As cartas que chegavam da capital, no começo da década de 90, foram a ‘‘provocação’’. Nelas, o pai, que havia mudado de Paranavaí, contava como estavam as coisas, narrava a saudade. Aos cinco anos de idade, restava ao garoto escutar a leitura feita pela vizinha, já que a mãe também não sabia ler. A curiosidade foi então mais um estímulo que o levou a apressar o aprendizado, principalmente com os livros que encontrava pela casa.
  Lá se vão mais de 10 anos, mas a paixão que nasceu ali dura até hoje. E é movida por ela que o estudante Silvio Honorato Bernardo, de 22 anos, caminha entre os corredores da Bibilioteca Pública do Paraná (BPP), encontrando em cada livro a possibilidade de mergulhar num vasto mundo de idéias e novidades. ‘‘É minha grande diversão, chego a ler mais de 20 livros por mês.
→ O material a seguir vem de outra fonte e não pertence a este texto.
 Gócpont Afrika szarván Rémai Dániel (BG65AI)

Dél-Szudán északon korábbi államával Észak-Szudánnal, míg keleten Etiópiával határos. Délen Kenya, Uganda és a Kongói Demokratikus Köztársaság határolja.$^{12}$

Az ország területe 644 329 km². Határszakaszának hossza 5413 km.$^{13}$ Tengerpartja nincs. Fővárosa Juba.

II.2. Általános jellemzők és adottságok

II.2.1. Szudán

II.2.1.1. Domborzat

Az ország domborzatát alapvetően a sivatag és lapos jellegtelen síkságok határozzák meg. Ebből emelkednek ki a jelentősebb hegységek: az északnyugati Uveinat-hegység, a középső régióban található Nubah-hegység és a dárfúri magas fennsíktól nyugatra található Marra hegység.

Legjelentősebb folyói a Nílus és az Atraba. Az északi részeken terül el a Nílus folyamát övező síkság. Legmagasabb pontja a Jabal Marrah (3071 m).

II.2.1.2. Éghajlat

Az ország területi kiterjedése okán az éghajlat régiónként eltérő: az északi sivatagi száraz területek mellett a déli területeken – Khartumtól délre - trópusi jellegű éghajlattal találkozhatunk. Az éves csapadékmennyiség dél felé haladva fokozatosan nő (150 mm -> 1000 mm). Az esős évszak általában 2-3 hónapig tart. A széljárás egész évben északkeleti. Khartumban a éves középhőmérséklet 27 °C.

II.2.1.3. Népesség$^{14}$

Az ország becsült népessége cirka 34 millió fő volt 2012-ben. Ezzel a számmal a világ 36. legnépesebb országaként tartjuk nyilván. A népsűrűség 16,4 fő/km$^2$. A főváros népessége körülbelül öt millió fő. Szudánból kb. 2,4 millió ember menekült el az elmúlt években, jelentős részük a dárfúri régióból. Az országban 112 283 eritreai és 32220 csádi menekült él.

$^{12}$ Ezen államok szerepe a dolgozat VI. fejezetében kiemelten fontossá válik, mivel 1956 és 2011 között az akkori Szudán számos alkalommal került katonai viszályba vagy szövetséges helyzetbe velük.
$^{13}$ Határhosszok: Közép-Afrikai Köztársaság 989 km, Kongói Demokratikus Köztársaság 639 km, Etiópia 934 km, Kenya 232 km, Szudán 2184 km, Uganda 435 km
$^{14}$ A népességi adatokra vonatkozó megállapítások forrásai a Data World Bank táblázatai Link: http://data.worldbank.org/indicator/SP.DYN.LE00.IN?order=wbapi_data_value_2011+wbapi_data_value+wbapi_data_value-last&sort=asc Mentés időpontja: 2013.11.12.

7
Às vezes pego dois ao mesmo tempo e leio um pouco de cada’’, conta. Entre os preferidos estão publicações de ação e aventura, como ‘‘Cães de Guerra’’, do escritor inglês Frederick Forsyth. ‘‘Gostei bastante da narrativa dele, é um texto empolgante.’’
  Assim como Bernardo, cerca de 3 mil pessoas passam, diariamente, pelo prédio da BPP. Os números contabilizam 135 mil livros emprestados desde janeiro deste ano. Entre os títulos mais procurados estão ‘‘O Código da Vinci’’, de Dan Brown, ‘‘As Valkírias’’, de Paulo Coelho, e ‘‘Nada Dura Para Sempre’’, de Sidney Sheldon – este, aliás, o escolhido para o empréstimo quinzenal da professora Hayde Machado de Oliveira, de 76 anos, freqüentadora assídua da biblioteca desde 1978. ‘‘Já ouvi falar da história e me interessei’’, conta a fã de histórias antigas, policiais e romances. ‘‘Adquiri este hábito do meu pai, ainda quando pequena, e conservo esse amor que ele sentia pela leitura.’’
  Em meio ao vai-e-vem há também quem esteja vivendo a alegria de descobrir o lugar pela primeira vez. Christian Nascimento Veloso, de 10 anos, chegou acompanhado de colegas do Instituto de Educação do Paraná. Juntos, participam de um Grupo de Literatura ligado ao projeto Sala de Recursos, orientado pelas professoras Iderle Monteiro de Araújo, Silvana Motta e Jane Sprenger. O trabalho busca colocar as crianças em contato com a leitura, estimulando as habilidades de cada um. E já rendeu até a produção de um livro, chamado ‘‘Contos Pra Não Dormir’’. A obra reúne contos de vários alunos sobre histórias de fantasmas que haveria no colégio. Apesar da experiência como co-autor de um livro, Christian ainda não conhecia a Biblioteca Pública. E a visita foi tão especial que fez um escritor ficar sem palavras. ‘‘É difícil explicar. Eu tinha muita vontade conhecer mas não tinha tido oportunidade. Adorei tudo e agora a idéia é voltar quantas vezes eu puder.’’
  ‘‘Proporcionar este contato aos alunos é maravilhoso’’, resume a professora Iderle, defendendo que todas as escolas desenvolvam projetos semelhantes. ‘‘Você amplia as perspectivas dos alunos, que desenvolvem suas habilidades e a criatividade.’’
  Além da Biblioteca Pública do Paraná, os amantes da boa leitura têm à disposição outras 45 bibliotecas dos Faróis do Saber, espalhadas por toda a cidade. A soma do acervo de livros nesses locais é de 315 mil exemplares, que geram uma freqüencia de 300 mil usuários por mês. A média de livros retirados para empréstimos nas bibliotecas da Prefeitura é de 130 mil exemplares. Alguns desses já foram lidos pelo estudante Renato Machado, de 16 anos, que estuda em uma escola ao lado do Farol do Saber do bairro Xaxim. ‘‘Gosto de livros de terror e também das revistas.’’
  Para a estudante Isabela Silva, de 15 anos, a grande variedade de livros, bem perto de casa, é um atração extra. ‘‘Você não precisa andar muito, pode passar a tarde inteira aqui, estudando. Essas facilidades aproximam.’’
  Quem aprova esse interesse é a mãe de Isabela, Fátima Silva, de 53 anos. Não só aprova como aproveita para acompanhar a filha e também desfrutar do acervo. ‘‘Gosto de Cecilia Meireles e aqui encontrei vários livros dela. Então é bom para mim porque dá essa oportunidade e bom para ela, que pode estudar com mais profundidade sem a gente gastar, porque livro é muito caro hoje no Brasil’’, avalia.